“Starting the night of Friday, the twenty-second, we have a Grumman Gulfstream standing by at Andrews Air Force Base. I borrowed it from Interior. The basic lab stuff will be on it. We stand by—me, you, Zeller, Jimmy Price, a photographer, and two people to do interrogations. Soon as the call comes in, we’re on our way. Anywhere in the East or South, we can be there in an hour and fifteen minutes.”
“What about the locals? They don’t have to cooperate. They won’t wait.”
“We’re blanketing the chiefs of police and sheriffs’ departments. Every one of them. We’re asking orders to be posted on the dispatchers’ consoles and the duty officers’ desks.”
Graham shook his head. “Balls. They’d never hold off. They couldn’t.”
“This is what we’re asking—it’s not so much. We’re asking that when a report comes in, the first officers at the scene go in and look. Medical personnel go in and make sure nobody’s left alive. They come back out. Road-blocks, interrogations, go on any way they like, but the scene, that’s sealed off until we get there. We drive up, you go in. You’re wired. You talk it out to us when you feel like it, don’t say anything when you don’t feel like it. Take as long as you want. Then we’ll come in.”
“The locals won’t wait.”
“Of course they won’t. They’ll send in some guys from Homicide. But the request will have some effect. It’ll cut down on traffic in there, and you’ll get it fresh.”
Fresh. Graham tilted his head back against his chair and stared at the ceiling.
“Of course,” Crawford said, “we’ve still got thirteen days before that weekend.”
“Aw, Jack.”
“‘Jack’ what?” Crawford said.
“You kill me, you really do.”
“I don’t follow you.”
“Yes you do. What you’ve done, you’ve decided to use me for bait because you don’t have anything else. So before you pop the question, you pump me up about how bad next time will be. Not bad psychology. To use on a fucking idiot. What did you think I’d say? You worried I don’t have the onions for it since that with Lecter?”
“No.”
“I wouldn’t blame you for wondering. We both know people it happened to. I don’t like walking around in a Kevlar vest with my butt puckered up. But hell, I’m in it now. We can’t go home as long as he’s loose.”
“I never doubted you’d do it.”
Graham saw that this was true. “It’s something more then, isn’t it?”
Crawford said nothing.
“No Molly. No way.”
“Jesus, Will, even I wouldn’t ask you that.”
Graham stared at him for a moment. “Oh, for Christ’s sake, Jack. You’ve decided to play ball with Freddy Lounds, haven’t you? You and little Freddy have cut a deal.”

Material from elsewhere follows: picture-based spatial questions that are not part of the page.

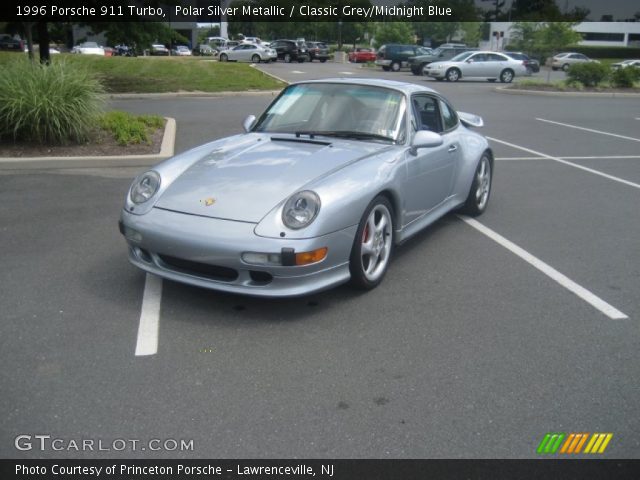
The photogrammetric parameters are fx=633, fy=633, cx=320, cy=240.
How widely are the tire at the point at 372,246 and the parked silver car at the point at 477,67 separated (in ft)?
88.7

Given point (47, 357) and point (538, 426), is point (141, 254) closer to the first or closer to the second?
point (47, 357)

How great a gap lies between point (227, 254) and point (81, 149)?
6.13 metres

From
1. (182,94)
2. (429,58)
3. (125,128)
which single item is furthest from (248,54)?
(125,128)

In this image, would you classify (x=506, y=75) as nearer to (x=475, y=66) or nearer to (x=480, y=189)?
(x=475, y=66)

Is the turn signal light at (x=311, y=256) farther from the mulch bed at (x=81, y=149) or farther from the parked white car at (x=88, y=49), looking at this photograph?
the parked white car at (x=88, y=49)

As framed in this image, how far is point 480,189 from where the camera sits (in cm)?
667

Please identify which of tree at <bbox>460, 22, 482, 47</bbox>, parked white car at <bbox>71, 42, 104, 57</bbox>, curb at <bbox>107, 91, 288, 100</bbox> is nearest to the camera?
curb at <bbox>107, 91, 288, 100</bbox>

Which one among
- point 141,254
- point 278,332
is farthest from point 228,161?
point 278,332

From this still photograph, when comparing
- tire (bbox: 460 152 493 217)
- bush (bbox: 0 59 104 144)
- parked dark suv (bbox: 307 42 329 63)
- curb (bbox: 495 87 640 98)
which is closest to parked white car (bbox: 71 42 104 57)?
parked dark suv (bbox: 307 42 329 63)

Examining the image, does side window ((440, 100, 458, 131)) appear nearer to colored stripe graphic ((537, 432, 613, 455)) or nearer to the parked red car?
colored stripe graphic ((537, 432, 613, 455))

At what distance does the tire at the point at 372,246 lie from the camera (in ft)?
14.1

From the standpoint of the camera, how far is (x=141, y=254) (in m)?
4.32

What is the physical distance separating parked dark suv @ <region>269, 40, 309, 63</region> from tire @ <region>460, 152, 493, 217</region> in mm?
42013

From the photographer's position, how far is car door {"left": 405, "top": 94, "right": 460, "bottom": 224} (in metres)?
5.05
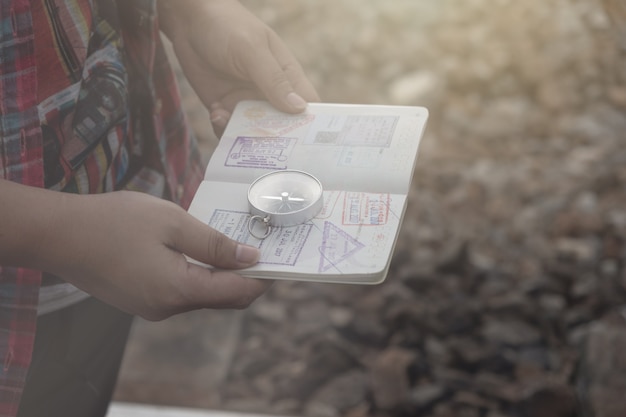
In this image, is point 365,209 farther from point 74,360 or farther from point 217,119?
point 74,360

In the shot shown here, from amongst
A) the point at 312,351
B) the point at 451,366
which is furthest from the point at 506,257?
the point at 312,351

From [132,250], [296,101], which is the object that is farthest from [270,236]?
[296,101]

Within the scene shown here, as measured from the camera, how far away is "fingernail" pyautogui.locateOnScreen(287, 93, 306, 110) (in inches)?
40.9

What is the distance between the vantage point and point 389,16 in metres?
2.80

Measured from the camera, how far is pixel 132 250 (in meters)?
0.82

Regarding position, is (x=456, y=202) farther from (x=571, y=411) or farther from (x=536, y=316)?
(x=571, y=411)

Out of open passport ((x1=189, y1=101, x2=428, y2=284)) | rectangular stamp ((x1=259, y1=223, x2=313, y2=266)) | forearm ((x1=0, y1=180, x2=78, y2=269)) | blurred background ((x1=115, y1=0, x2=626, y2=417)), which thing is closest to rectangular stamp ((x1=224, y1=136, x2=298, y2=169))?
open passport ((x1=189, y1=101, x2=428, y2=284))

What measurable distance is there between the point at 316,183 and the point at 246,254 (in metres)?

Crawford frowned at a spot on his tie. He looked up at Graham. “You know yourself it’s the best way to bait him. The Tooth Fairy’s gonna watch the Tattler. What else have we got?”
“It has to be Lounds doing it?”
“He’s got the corner on the Tattler.”
“So I really bad-mouth the Tooth Fairy in the Tattler and then we give him a shot. You think it’s better than the mail drop? Don’t answer that, I know it is. Have you talked to Bloom about it?”

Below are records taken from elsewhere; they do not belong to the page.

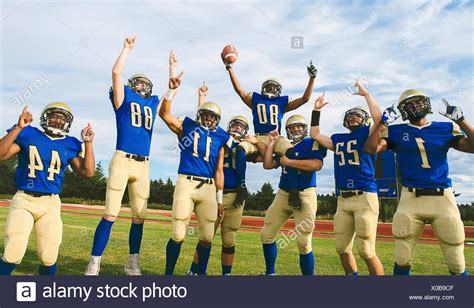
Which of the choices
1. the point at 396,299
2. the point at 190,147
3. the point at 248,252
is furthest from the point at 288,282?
the point at 248,252

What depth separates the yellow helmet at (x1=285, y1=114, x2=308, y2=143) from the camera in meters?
6.35

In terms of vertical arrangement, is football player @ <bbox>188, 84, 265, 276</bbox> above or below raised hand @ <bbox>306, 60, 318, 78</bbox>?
below

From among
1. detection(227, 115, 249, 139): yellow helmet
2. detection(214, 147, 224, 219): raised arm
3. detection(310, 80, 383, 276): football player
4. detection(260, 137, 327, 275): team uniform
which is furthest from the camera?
detection(227, 115, 249, 139): yellow helmet

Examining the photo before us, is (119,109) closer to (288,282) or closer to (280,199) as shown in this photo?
(280,199)

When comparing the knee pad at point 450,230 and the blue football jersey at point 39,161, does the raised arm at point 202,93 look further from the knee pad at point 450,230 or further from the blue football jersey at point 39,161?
the knee pad at point 450,230

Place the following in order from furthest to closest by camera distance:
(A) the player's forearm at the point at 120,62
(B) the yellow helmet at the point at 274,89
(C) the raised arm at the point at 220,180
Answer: (B) the yellow helmet at the point at 274,89
(C) the raised arm at the point at 220,180
(A) the player's forearm at the point at 120,62

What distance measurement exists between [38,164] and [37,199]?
432 mm

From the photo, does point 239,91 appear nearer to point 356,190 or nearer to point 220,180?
point 220,180

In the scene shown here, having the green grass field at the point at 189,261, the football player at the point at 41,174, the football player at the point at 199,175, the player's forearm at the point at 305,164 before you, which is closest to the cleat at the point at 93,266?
the football player at the point at 41,174

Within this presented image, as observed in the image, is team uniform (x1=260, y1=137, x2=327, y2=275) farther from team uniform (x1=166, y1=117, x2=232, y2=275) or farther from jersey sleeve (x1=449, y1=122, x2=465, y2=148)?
jersey sleeve (x1=449, y1=122, x2=465, y2=148)

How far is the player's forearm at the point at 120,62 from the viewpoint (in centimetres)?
558

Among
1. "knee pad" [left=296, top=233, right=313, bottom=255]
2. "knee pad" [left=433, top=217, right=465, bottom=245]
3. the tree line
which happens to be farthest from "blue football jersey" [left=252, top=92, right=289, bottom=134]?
the tree line

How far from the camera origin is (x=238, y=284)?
464 centimetres

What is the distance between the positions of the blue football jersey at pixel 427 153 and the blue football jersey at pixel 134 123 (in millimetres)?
3549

“Just in passing. We’ll both get together with him. And Lounds. We’ll run the mail drop on him at the same time.”
“What about the setup? I think we’ll have to give him a pretty good shot at it. Something open. Someplace where he can get close. I don’t think he’d snipe. He might fool me, but I can’t see him with a rifle.”
“We’ll have stillwatches on the high places.”
They were both thinking the same thing. Kevlar body armor would stop the Tooth Fairy’s nine-millimeter and his knife unless Graham got hit in the face. There was no way to protect him against a head shot if a hidden rifleman got the chance to fire.